━━ SUPPLIED RECORDS
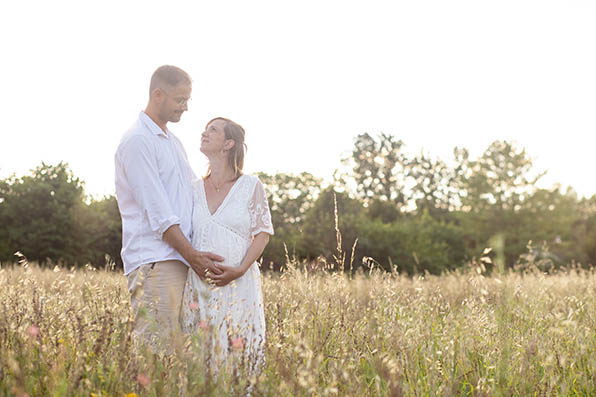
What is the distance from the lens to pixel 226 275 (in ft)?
11.4

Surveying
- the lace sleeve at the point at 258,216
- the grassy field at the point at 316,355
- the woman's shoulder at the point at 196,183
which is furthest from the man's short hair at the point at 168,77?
the grassy field at the point at 316,355

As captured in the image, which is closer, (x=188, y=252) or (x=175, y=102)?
(x=188, y=252)

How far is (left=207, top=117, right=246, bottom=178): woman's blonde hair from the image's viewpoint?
3889 mm

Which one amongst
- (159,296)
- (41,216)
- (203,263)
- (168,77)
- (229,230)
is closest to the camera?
(159,296)

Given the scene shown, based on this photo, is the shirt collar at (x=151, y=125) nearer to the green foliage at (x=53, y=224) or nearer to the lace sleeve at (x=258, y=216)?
the lace sleeve at (x=258, y=216)

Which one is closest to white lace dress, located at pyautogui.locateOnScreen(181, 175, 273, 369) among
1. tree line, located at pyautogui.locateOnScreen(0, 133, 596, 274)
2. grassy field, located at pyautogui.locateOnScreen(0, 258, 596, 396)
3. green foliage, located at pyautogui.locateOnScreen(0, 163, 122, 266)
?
grassy field, located at pyautogui.locateOnScreen(0, 258, 596, 396)

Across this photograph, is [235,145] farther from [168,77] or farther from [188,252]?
[188,252]

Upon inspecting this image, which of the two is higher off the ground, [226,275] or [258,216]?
[258,216]

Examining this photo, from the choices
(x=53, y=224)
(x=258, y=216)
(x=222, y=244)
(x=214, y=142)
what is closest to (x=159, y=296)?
(x=222, y=244)

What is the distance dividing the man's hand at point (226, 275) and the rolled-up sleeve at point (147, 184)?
0.46 m

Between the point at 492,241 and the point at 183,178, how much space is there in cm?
3967

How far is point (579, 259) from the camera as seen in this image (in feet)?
━━━━
§ GOAL OF THE EXERCISE
Turn the rows from the line containing "What is the distance dividing" through the last line, both included, into a JSON list of strings with one string per line. Leave out blank lines.

§ SOLUTION TO THIS EXERCISE
[
  "What is the distance dividing the man's hand at point (226, 275) and the rolled-up sleeve at point (147, 184)?",
  "0.46 m",
  "Between the point at 492,241 and the point at 183,178, how much space is there in cm?",
  "3967",
  "How far is point (579, 259) from the camera as seen in this image (in feet)?"
]